### EXERCISE INSTRUCTIONS
Print verbatim every line starting at the one that contains "Which appears nearer" and ending at the final line of the records; include both endpoints.

Records:
==================================================

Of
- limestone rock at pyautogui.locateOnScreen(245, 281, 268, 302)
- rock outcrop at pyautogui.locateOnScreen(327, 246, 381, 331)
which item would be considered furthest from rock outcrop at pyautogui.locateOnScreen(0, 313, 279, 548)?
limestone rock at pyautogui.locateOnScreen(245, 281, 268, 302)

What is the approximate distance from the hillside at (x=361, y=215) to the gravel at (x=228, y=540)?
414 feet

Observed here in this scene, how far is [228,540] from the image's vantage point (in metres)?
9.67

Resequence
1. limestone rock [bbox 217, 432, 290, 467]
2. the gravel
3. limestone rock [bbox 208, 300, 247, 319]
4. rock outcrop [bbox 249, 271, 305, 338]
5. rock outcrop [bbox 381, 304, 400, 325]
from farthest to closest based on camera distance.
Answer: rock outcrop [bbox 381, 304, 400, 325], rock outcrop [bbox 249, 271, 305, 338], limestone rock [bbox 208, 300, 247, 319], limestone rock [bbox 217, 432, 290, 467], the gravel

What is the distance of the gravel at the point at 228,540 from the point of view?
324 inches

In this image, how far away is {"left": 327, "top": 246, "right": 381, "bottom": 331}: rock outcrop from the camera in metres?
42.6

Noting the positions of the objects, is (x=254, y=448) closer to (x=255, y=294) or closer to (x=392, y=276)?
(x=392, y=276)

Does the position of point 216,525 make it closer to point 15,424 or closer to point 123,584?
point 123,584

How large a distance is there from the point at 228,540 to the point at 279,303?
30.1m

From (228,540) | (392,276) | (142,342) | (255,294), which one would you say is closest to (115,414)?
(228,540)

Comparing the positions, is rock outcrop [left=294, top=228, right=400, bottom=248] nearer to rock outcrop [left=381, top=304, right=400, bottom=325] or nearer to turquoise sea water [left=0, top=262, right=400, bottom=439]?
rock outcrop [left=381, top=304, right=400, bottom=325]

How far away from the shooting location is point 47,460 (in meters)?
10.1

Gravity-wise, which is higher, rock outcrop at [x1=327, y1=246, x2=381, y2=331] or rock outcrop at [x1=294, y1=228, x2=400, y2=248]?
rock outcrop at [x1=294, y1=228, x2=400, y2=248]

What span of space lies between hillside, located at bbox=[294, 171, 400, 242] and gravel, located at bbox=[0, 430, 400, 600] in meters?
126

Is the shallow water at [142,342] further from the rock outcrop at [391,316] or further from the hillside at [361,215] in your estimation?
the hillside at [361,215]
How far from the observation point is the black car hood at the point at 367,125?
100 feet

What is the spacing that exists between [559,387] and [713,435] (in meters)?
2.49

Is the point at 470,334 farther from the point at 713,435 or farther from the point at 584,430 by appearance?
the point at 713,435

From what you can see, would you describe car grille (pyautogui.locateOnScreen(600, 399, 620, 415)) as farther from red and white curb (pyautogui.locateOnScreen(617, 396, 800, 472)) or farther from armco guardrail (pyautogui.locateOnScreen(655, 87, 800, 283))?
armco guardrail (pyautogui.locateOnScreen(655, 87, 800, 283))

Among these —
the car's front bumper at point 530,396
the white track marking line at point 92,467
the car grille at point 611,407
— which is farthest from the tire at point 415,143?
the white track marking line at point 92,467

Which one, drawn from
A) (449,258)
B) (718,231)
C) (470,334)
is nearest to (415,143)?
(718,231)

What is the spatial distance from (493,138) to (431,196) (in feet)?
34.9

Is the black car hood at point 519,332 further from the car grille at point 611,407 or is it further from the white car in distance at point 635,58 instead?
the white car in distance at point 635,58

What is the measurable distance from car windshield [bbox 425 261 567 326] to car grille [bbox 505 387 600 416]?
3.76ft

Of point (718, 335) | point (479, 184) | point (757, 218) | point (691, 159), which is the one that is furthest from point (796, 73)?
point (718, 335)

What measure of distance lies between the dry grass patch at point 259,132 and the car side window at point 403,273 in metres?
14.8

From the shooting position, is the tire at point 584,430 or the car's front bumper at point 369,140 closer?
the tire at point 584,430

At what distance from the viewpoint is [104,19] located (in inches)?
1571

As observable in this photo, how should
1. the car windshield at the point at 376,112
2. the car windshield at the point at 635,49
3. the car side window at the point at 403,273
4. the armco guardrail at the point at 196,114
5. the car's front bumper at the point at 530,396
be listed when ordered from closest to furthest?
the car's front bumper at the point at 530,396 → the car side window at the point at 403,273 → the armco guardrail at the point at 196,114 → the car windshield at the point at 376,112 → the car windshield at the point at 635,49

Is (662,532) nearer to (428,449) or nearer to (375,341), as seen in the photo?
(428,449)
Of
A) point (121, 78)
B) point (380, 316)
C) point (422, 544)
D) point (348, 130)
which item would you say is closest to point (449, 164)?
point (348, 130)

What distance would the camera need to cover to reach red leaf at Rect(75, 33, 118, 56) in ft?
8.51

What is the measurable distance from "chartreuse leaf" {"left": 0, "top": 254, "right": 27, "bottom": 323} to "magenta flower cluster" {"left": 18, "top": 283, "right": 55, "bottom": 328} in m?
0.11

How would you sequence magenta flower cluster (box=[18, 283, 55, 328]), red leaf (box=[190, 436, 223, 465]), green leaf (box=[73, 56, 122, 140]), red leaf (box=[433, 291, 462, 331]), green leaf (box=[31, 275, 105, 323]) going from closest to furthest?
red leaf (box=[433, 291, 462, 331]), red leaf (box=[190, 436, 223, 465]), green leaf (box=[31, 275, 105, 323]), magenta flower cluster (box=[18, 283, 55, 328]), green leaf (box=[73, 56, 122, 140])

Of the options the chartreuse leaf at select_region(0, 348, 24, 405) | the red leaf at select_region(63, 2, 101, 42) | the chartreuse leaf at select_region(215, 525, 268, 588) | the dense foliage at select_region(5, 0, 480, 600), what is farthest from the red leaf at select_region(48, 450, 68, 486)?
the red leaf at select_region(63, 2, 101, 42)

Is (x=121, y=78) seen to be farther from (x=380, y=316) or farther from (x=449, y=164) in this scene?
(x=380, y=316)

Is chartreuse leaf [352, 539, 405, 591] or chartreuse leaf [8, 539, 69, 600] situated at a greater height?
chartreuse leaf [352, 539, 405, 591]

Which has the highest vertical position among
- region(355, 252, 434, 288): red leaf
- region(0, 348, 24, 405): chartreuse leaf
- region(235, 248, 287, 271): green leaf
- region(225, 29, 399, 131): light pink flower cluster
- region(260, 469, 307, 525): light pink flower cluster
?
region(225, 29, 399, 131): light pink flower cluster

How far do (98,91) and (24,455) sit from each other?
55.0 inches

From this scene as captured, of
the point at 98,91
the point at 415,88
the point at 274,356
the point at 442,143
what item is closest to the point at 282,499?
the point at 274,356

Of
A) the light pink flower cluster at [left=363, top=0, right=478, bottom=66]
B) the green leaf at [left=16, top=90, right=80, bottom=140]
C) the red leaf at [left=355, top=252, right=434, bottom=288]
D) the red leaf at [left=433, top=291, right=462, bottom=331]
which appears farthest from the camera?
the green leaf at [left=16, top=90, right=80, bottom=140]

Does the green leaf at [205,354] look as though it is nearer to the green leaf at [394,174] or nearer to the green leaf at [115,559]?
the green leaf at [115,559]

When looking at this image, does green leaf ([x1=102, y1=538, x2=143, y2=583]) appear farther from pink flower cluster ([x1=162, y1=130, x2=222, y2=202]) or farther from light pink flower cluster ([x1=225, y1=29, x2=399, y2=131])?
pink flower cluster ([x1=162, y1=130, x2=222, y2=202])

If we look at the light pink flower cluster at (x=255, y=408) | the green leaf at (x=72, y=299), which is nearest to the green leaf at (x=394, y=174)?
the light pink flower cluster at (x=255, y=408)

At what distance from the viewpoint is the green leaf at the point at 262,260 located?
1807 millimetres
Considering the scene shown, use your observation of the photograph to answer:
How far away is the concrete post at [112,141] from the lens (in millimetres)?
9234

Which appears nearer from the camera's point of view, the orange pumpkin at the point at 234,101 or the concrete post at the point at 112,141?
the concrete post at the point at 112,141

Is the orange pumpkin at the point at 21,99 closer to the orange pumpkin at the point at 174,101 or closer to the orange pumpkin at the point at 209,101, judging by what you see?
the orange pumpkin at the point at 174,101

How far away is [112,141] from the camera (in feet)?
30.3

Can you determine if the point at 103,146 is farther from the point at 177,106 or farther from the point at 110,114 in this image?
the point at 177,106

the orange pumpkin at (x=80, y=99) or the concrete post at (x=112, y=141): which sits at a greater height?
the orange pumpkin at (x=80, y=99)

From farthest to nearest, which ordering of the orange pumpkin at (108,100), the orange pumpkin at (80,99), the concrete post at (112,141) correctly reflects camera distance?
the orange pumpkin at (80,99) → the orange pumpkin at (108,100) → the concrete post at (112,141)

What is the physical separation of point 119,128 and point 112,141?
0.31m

==================================================

### SOLVED PROBLEM
Which appears nearer from the camera's point of view, the orange pumpkin at the point at 234,101 or the concrete post at the point at 112,141?
the concrete post at the point at 112,141

Is the orange pumpkin at the point at 21,99 closer to the orange pumpkin at the point at 174,101 or closer to the orange pumpkin at the point at 209,101, judging by what you see?
the orange pumpkin at the point at 174,101

How far away is [112,141] from the camera (in feet)?
30.3

Can you determine if the point at 103,146 is farther from the point at 177,106 or farther from the point at 110,114 in this image?
the point at 177,106

the orange pumpkin at (x=80, y=99) or the concrete post at (x=112, y=141): which sits at a greater height?
the orange pumpkin at (x=80, y=99)

From farthest to nearest, which ordering of the orange pumpkin at (108,100), the orange pumpkin at (80,99), the concrete post at (112,141) correctly reflects camera distance?
the orange pumpkin at (80,99) → the orange pumpkin at (108,100) → the concrete post at (112,141)

What is the physical separation of point 119,128 and point 112,141?
0.31m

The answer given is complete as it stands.